_STATED TASK A_
Answer these questions from the estate planning text:
(i) According to the introduction, estate planning is not only for which two groups?
(ii) In the table, who appoints administrators when there is no plan?
(iii) Which state is given as an example of intestate succession laws?
_STATED TASK B_
Retype the estate planning text word for word, starting at "In reality, estate" and ending at "complications and expenses.".

_DOCUMENT TEXT_

DEVELOPING AN ESTATE PLAN: WHY YOU SHOULD ACT NOW.
Table of Contents
- Why You Need an Estate Plan
- Wills vs. Trusts
- Strategies to Avoid Probate
- The Role of Revocable Trusts
- Asset Management and Trusteeship
- Conclusion
INTRODUCTION
Estate planning is a crucial yet often neglected task. Many individuals delay this essential process, either under the misconception that it’s too early or because they believe their estate is too modest to warrant such attention. However, these misconceptions can lead to significant complications down the line, affecting the distribution of assets, the welfare of loved ones, and even the financial stability of businesses.
In reality, estate planning is not just for the wealthy or the elderly. It is a vital step for anyone who wishes to ensure their assets are managed and distributed according to their wishes, provide for their family’s future, and minimize legal complications and expenses.
WHY DO YOU NEED AN ESTATE PLAN?
Estate planning is often postponed because many believe it’s too early or their estate is too small. However, there are critical reasons to prioritize it, regardless of your current circumstances.
With a Plan | Without a Plan |
---|---|
You decide who receives a share of your assets. | State law determines who inherits your assets – they could pass to an estranged relative. |
You decide how and when your beneficiaries will receive their inheritance. | The terms and timing are set by law. Your children could be left unfettered control of a sizable estate. |
You decide who will manage your estate (personal representative, trustees, etc.) | A court appoints administrators – administrators whose ideas may not be compatible with your own. |
You can reduce estate taxes and administrative expenses. | Costs are usually greater, due to required administrative expenses and unnecessary taxes. |
You select a guardian for your child. | Someone else selects a guardian for your child. |
You can provide for the orderly continuance or sale of a family business. | Financial loss and family hardships may result from an untimely forced sale. |
You select who manages your financial affairs in the event of your incapacity. | Someone else selects who manages your financial affairs in the event of your incapacity. |
BENEFITS OF HAVING A WILL
Dying without a Will, known as dying “intestate,” means state laws Will dictate how your property is distributed. This process can be more troublesome and expensive compared to estates with a Will. In Oregon, for example, if you die without a Will, the state’s intestate succession laws determine how your estate is divided among your surviving spouse, children, or other relatives. These laws apply uniformly, regardless of your specific wishes or unique family circumstances.

_INFORMATION PROVIDED_
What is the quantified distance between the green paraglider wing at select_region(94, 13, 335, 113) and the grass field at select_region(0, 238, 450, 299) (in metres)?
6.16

_RESULT A_
(i) The wealthy and the elderly.
(ii) A court.
(iii) Oregon.

_RESULT B_
In reality, estate planning is not just for the wealthy or the elderly. It is a vital step for anyone who wishes to ensure their assets are managed and distributed according to their wishes, provide for their family’s future, and minimize legal complications and expenses.